Stored records
■ ■ ■ ■ ■ ■ ■
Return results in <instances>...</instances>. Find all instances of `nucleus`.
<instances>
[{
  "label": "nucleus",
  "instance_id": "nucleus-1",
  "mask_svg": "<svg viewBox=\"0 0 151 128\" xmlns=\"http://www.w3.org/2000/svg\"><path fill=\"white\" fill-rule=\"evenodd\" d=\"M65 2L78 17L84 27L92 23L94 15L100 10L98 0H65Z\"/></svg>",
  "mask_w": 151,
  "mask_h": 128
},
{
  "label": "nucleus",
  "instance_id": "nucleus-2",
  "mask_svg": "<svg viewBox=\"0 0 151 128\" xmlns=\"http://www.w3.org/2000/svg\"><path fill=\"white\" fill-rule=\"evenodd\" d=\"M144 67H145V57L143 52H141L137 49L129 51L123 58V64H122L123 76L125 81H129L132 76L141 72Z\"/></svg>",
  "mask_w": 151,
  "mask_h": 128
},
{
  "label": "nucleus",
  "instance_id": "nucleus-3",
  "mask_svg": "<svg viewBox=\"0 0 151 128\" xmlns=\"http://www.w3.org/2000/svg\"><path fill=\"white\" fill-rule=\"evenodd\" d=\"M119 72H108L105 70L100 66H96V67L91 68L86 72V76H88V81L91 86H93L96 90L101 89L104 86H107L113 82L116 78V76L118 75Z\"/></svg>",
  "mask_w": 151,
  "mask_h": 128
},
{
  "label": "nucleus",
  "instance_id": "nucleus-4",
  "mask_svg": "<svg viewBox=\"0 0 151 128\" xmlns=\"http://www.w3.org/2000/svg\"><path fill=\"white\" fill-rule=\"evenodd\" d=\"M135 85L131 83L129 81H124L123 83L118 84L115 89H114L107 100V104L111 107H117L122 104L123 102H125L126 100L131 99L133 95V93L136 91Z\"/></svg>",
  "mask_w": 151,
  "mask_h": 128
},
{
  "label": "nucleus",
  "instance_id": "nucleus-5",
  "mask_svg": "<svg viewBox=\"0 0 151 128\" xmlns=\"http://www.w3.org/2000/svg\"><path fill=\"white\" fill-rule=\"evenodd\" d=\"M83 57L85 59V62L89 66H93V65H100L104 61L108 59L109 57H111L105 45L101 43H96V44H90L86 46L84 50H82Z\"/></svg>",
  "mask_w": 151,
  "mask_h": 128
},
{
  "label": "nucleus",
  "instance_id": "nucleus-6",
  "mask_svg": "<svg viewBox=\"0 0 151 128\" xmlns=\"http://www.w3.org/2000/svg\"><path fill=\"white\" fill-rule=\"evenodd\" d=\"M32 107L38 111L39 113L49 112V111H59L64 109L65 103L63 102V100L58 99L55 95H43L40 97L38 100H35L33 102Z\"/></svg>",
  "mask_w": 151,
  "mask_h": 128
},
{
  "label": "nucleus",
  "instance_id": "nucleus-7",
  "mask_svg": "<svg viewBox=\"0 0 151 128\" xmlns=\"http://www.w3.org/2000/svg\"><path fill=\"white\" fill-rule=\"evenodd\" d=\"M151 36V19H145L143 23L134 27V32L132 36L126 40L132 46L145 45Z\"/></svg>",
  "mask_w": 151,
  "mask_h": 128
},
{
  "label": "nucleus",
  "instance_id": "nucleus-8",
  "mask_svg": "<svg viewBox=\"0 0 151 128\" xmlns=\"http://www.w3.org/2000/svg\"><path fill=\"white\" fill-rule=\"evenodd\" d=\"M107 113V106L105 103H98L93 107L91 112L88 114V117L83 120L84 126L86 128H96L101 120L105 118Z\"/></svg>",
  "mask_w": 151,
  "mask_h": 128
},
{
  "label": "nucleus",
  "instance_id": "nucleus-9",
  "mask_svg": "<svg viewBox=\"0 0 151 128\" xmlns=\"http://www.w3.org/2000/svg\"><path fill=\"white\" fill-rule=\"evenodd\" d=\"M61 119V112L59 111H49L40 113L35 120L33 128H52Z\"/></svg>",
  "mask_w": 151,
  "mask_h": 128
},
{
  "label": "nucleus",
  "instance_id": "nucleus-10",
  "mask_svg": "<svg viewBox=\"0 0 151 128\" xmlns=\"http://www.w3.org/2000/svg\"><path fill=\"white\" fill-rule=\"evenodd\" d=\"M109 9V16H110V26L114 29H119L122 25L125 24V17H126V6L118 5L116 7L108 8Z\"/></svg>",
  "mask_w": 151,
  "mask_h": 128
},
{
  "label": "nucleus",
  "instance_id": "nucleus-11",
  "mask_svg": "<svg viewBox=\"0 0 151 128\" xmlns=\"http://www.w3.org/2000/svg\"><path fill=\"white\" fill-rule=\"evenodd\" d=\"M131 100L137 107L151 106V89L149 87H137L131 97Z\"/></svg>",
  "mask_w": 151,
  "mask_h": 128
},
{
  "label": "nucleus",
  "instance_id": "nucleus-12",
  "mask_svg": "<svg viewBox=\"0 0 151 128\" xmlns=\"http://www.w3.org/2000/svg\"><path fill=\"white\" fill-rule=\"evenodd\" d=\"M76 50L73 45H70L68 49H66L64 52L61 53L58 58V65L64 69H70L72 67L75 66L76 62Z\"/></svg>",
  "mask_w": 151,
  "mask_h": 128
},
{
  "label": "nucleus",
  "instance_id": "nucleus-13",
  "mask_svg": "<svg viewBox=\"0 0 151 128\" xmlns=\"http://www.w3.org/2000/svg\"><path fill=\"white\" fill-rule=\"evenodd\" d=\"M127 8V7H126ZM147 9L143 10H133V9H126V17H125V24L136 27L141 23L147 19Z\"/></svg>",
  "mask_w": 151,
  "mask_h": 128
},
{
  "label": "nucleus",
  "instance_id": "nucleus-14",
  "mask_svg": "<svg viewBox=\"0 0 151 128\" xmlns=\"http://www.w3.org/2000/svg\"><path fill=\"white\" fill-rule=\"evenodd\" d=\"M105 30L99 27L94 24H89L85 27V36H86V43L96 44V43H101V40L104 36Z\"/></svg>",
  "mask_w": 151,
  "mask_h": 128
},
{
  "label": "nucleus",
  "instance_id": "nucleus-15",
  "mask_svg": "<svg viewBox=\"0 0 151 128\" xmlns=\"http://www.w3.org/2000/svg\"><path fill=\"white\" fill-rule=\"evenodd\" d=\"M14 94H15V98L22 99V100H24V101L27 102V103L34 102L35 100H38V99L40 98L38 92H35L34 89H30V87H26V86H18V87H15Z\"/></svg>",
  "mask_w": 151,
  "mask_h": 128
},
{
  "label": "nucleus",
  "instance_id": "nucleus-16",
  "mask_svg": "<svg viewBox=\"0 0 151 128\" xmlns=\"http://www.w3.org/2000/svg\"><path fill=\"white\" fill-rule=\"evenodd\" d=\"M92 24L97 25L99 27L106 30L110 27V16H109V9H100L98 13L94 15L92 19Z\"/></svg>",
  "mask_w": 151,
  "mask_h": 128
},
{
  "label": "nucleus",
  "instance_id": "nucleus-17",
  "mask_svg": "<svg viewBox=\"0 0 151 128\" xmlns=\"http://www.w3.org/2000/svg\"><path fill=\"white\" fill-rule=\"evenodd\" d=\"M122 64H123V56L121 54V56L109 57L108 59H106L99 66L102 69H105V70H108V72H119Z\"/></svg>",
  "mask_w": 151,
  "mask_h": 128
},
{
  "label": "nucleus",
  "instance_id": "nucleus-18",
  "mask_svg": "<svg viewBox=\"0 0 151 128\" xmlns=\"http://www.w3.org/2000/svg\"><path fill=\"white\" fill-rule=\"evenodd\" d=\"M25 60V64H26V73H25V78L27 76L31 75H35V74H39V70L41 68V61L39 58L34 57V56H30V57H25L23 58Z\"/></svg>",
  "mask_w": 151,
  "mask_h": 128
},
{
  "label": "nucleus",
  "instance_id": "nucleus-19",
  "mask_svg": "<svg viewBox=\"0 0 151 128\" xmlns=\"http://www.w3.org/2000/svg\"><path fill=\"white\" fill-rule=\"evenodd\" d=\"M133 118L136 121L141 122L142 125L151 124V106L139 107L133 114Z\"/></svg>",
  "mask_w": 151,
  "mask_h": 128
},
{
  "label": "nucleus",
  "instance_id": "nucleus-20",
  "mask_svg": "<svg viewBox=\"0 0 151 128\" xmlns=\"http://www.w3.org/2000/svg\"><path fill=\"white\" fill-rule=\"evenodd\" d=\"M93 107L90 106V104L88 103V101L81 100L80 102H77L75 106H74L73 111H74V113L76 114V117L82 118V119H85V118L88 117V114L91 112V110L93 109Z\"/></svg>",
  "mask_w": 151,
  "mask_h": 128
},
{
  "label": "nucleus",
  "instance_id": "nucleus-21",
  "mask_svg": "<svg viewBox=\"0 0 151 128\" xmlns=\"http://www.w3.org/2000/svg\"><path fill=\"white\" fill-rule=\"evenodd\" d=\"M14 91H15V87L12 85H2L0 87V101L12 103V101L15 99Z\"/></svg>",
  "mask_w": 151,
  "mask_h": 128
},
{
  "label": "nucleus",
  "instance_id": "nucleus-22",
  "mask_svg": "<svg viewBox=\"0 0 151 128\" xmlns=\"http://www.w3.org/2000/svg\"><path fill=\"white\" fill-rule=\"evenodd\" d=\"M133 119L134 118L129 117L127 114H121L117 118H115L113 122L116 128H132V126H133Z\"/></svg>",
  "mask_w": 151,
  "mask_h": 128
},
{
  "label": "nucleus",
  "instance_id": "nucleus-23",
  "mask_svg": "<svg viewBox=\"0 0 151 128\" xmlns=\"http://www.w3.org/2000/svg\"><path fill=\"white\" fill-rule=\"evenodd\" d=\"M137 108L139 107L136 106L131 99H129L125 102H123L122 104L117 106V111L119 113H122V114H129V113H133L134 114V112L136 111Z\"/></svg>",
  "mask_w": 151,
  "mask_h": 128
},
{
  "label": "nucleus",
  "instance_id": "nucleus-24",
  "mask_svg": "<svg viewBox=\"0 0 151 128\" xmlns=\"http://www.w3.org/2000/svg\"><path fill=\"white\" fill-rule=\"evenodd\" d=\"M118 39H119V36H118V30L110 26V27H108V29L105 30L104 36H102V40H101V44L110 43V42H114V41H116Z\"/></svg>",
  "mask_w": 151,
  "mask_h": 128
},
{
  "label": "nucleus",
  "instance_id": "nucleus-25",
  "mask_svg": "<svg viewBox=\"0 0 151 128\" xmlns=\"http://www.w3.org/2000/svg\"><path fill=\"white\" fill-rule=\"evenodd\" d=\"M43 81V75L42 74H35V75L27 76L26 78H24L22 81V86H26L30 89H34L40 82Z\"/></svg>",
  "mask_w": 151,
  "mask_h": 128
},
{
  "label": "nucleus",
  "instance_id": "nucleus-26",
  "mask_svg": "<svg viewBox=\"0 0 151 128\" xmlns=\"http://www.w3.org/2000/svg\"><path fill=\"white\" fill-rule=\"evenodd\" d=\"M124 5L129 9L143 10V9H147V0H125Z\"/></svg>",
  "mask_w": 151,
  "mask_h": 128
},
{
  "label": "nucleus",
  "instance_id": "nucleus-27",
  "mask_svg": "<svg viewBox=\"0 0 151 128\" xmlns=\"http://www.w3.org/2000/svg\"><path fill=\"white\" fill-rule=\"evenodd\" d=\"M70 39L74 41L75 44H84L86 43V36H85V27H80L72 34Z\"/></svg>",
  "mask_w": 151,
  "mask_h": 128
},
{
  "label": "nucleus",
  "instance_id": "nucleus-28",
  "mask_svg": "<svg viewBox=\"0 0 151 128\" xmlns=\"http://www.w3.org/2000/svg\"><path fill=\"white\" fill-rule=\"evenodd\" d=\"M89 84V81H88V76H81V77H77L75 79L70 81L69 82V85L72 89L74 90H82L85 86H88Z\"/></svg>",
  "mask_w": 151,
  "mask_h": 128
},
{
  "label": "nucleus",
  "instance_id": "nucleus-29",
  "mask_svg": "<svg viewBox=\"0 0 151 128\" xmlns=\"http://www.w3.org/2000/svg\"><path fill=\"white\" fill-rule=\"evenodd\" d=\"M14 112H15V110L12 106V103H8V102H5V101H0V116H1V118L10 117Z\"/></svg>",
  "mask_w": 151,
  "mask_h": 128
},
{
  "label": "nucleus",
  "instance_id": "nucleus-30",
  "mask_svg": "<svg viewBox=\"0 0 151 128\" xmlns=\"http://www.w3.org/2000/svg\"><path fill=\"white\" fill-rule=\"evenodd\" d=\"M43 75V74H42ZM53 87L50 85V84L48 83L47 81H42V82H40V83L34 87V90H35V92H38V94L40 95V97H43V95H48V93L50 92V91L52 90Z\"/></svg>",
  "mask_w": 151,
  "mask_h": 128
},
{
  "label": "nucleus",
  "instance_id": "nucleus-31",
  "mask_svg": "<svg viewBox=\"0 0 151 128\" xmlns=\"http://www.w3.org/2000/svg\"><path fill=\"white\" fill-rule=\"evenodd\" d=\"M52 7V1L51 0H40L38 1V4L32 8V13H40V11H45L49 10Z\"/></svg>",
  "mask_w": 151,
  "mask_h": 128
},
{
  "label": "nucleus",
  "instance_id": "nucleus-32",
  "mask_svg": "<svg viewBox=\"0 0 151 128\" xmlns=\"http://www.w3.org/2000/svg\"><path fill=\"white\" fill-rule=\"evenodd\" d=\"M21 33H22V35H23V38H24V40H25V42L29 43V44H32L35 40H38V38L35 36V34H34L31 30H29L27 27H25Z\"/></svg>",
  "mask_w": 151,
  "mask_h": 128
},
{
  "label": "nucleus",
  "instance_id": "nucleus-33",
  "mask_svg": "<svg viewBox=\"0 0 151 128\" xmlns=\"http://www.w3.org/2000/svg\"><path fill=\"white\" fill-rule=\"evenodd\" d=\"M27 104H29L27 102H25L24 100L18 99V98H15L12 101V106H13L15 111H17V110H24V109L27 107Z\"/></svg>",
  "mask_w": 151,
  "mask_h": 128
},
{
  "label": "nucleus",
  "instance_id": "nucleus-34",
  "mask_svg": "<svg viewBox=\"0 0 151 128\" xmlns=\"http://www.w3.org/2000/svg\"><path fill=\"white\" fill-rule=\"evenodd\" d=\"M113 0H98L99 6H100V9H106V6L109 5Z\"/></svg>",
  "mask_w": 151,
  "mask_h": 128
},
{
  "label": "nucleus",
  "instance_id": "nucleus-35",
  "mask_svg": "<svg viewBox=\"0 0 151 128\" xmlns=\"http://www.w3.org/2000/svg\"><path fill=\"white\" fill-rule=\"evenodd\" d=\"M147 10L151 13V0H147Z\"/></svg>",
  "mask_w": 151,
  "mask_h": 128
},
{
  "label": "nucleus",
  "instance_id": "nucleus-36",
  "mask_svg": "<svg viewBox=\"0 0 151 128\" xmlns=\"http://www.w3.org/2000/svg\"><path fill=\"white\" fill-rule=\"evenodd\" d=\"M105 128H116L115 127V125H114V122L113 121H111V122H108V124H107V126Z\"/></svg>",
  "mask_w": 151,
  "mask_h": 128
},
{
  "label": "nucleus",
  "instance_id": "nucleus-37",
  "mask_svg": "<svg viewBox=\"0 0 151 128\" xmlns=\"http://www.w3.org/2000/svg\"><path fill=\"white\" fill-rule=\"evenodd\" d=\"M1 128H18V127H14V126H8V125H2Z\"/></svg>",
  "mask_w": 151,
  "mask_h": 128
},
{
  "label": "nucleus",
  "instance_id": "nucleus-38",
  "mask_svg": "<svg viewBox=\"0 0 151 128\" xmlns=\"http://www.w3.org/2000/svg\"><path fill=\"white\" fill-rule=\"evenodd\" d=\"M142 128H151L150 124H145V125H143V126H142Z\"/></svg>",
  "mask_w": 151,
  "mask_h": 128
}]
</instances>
■ ■ ■ ■ ■ ■ ■
**Short problem:**
How many lines of the listing above contain the string "instances"? Reply with the number alone.

**Answer to the task:**
3